Although both the functionality of the warehouse — it's a robot-enabled facility — and its high-credit secured tenant likely both contributed to the high value of the property, JLL Senior Managing Director Mark Detmer said rental rates have escalated so much in the Inland Empire in the last year, that the property could have rented for much more if it was securing a tenant now. 

“This lease was structured and signed a couple years ago, at a lease rate that was probably half of today's market rate for a lease,” said Detmer, who led the JLL Capital Markets Investment Sales and Advisory team that represented Crow Holdings.

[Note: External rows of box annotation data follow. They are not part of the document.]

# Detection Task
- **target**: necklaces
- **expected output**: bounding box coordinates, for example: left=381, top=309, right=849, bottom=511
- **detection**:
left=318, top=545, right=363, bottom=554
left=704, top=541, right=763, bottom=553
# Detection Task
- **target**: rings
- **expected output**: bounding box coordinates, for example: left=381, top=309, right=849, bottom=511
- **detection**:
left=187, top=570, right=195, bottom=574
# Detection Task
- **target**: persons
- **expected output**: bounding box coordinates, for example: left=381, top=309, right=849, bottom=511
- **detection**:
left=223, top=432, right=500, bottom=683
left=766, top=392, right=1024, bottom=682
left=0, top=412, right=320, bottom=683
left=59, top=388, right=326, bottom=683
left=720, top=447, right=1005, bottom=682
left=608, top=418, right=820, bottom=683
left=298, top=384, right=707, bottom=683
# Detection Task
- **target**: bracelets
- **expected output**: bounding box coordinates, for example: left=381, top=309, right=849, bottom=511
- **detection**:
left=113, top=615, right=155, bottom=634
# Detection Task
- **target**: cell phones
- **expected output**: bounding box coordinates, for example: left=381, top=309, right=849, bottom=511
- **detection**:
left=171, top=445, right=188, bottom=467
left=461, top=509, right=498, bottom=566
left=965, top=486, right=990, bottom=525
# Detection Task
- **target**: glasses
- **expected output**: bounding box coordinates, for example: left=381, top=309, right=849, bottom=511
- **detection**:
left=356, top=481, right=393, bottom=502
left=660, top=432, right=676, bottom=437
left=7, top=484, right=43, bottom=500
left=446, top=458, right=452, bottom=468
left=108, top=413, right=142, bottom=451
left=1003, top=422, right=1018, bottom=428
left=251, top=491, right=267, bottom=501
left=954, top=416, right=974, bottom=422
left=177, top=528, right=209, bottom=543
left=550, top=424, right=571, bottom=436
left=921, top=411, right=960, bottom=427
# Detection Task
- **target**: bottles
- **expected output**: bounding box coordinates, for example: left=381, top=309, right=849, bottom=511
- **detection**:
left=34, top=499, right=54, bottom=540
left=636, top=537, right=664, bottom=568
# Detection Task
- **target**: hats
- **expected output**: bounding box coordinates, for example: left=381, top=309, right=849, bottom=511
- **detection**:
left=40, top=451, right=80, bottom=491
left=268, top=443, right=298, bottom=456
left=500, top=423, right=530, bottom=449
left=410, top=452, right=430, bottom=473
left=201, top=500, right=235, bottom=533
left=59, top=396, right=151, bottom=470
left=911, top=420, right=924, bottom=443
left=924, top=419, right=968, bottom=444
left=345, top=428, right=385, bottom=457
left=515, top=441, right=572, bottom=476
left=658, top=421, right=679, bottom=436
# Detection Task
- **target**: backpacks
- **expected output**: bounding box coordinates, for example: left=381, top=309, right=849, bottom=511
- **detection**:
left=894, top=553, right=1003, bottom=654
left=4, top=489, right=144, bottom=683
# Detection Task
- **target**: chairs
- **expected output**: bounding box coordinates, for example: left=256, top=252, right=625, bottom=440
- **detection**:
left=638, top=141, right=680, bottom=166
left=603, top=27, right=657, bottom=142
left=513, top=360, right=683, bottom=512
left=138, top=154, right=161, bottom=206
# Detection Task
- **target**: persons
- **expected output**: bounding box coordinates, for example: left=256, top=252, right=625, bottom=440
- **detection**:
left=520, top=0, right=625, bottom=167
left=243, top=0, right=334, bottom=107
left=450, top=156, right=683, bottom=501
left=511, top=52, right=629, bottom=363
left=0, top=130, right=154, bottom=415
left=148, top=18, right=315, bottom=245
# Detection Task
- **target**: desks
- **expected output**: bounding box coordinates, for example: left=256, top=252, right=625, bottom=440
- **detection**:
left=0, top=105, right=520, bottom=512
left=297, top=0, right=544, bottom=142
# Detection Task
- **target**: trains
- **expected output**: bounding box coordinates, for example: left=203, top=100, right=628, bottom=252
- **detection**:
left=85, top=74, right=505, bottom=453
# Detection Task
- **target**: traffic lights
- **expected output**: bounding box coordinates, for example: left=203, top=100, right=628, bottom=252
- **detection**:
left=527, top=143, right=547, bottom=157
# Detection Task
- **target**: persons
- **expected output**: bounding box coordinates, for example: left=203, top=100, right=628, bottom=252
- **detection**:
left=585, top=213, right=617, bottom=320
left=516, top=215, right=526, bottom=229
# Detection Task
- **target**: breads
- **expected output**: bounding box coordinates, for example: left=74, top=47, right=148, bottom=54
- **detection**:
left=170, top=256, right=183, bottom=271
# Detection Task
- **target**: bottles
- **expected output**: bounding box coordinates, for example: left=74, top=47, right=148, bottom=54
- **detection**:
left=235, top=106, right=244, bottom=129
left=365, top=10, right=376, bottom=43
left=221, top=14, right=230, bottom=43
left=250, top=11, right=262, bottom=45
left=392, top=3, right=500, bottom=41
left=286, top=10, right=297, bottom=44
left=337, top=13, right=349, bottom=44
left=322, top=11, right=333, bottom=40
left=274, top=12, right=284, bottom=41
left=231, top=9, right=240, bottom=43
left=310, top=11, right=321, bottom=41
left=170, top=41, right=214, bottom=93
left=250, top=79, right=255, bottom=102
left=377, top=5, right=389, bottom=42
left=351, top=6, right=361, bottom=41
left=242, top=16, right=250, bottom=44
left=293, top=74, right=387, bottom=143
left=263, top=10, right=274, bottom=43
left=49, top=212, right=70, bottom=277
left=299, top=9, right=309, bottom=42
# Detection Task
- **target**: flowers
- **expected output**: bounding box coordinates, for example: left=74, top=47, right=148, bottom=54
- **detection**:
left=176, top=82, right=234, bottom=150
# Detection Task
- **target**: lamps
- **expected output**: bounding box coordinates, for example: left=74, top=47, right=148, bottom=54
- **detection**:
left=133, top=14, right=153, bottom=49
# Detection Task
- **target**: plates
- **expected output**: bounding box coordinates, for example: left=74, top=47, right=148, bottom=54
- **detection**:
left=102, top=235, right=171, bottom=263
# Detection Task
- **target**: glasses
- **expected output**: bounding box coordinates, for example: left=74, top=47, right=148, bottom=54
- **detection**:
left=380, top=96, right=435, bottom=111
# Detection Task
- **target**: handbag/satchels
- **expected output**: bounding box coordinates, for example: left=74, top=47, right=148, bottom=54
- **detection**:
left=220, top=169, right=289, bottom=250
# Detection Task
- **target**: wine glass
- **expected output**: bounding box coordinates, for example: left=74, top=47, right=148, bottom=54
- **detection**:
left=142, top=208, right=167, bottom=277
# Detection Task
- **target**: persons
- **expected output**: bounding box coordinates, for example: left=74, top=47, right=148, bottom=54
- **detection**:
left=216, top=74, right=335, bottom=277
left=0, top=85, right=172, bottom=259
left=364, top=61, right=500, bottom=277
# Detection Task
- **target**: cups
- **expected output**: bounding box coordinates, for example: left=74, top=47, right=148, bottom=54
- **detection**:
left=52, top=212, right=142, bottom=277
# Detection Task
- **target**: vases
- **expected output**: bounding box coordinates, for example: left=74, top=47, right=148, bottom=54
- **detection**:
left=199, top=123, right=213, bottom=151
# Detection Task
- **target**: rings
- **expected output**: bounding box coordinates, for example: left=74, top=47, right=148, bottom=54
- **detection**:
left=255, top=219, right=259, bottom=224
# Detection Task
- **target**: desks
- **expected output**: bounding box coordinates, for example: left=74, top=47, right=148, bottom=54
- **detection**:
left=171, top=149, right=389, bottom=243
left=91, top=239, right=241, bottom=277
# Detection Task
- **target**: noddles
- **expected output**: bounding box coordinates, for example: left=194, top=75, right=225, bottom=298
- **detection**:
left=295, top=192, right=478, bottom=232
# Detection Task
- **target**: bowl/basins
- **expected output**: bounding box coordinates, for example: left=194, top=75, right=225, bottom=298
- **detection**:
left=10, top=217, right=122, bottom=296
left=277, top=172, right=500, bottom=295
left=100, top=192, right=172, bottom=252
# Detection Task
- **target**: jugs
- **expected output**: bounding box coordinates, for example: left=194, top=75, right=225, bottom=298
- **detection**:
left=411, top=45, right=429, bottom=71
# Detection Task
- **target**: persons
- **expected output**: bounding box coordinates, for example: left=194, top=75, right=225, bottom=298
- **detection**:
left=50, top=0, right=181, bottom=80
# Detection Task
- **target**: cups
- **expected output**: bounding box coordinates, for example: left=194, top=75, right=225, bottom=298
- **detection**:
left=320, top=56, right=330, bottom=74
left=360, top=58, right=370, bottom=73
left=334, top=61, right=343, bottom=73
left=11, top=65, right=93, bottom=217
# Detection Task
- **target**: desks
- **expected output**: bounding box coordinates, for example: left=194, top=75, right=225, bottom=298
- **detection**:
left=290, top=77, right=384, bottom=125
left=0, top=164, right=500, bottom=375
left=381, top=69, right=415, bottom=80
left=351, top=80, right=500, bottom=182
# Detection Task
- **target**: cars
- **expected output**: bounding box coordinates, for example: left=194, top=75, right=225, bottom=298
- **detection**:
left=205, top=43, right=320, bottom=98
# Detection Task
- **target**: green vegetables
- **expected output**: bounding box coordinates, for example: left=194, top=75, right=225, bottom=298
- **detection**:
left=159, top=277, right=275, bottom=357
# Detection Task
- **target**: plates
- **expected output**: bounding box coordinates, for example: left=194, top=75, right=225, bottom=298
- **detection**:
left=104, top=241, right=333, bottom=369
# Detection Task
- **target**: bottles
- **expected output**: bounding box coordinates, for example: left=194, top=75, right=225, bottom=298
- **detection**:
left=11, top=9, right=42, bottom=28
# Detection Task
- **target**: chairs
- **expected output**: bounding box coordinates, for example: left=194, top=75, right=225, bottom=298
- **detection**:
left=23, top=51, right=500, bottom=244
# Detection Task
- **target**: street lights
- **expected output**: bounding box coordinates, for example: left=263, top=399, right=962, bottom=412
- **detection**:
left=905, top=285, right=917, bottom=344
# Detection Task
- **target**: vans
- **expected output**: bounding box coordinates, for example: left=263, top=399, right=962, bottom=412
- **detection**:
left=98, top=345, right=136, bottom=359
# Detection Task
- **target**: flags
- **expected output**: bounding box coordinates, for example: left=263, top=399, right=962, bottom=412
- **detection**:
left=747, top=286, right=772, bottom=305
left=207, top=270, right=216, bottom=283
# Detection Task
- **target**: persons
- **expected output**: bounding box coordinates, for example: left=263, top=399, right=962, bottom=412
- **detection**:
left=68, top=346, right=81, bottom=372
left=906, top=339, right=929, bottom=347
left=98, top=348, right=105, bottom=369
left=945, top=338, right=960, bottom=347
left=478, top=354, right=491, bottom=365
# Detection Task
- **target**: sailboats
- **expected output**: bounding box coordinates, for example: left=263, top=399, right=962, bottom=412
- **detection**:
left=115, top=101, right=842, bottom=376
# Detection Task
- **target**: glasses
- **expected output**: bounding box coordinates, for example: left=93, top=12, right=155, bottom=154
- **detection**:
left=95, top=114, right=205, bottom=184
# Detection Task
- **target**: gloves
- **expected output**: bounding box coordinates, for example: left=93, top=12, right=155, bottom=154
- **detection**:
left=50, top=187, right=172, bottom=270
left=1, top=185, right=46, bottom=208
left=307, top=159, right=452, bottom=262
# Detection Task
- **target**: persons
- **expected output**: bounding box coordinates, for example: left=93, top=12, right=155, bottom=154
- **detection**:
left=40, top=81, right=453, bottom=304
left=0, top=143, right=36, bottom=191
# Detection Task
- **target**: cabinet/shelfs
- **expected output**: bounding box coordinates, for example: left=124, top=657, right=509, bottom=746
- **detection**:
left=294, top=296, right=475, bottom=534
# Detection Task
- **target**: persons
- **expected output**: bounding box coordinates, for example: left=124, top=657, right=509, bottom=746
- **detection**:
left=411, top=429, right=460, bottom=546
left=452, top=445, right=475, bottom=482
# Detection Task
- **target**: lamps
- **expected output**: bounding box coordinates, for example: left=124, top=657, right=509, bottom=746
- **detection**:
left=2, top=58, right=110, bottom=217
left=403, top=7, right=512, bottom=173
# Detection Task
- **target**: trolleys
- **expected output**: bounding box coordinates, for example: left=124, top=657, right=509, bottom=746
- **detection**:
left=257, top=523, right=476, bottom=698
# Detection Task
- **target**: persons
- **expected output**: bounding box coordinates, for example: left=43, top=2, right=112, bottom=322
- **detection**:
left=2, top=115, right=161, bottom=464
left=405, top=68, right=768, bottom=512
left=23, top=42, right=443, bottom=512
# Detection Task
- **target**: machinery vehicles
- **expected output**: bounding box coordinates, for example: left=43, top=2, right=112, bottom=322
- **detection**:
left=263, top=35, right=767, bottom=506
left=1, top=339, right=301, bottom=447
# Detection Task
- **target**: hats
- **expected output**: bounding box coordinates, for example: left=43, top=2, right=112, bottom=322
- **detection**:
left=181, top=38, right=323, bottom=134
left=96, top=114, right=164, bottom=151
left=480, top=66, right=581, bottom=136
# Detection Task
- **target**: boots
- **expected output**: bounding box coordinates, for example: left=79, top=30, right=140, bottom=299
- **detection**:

According to JLL, first-quarter rents this year in the Inland Empire for Class-A facilities have grown 91.3% from their second-quarter 2021 levels. 

“We don’t normally see [that much] rent growth in a year,” Detmer said. 

Detmer says that what’s allowing rental rates to shoot up that much is a combination of a lack of new supply and the high demand for space from occupiers. In the first three months of the year, JLL calculated vacancy in the Inland Empire at 0.4%.

The building is a “robotics distribution facility,” a Class-A property designed to accommodate robots that aid the movement of goods within the warehouse, according to a release from JLL, which represented the seller in the transaction. 

The sale price translates to roughly $296 per SF. In the first three months of this year, industrial properties in the same area were trading hands for an average of $257 per SF, according to NAI Capital.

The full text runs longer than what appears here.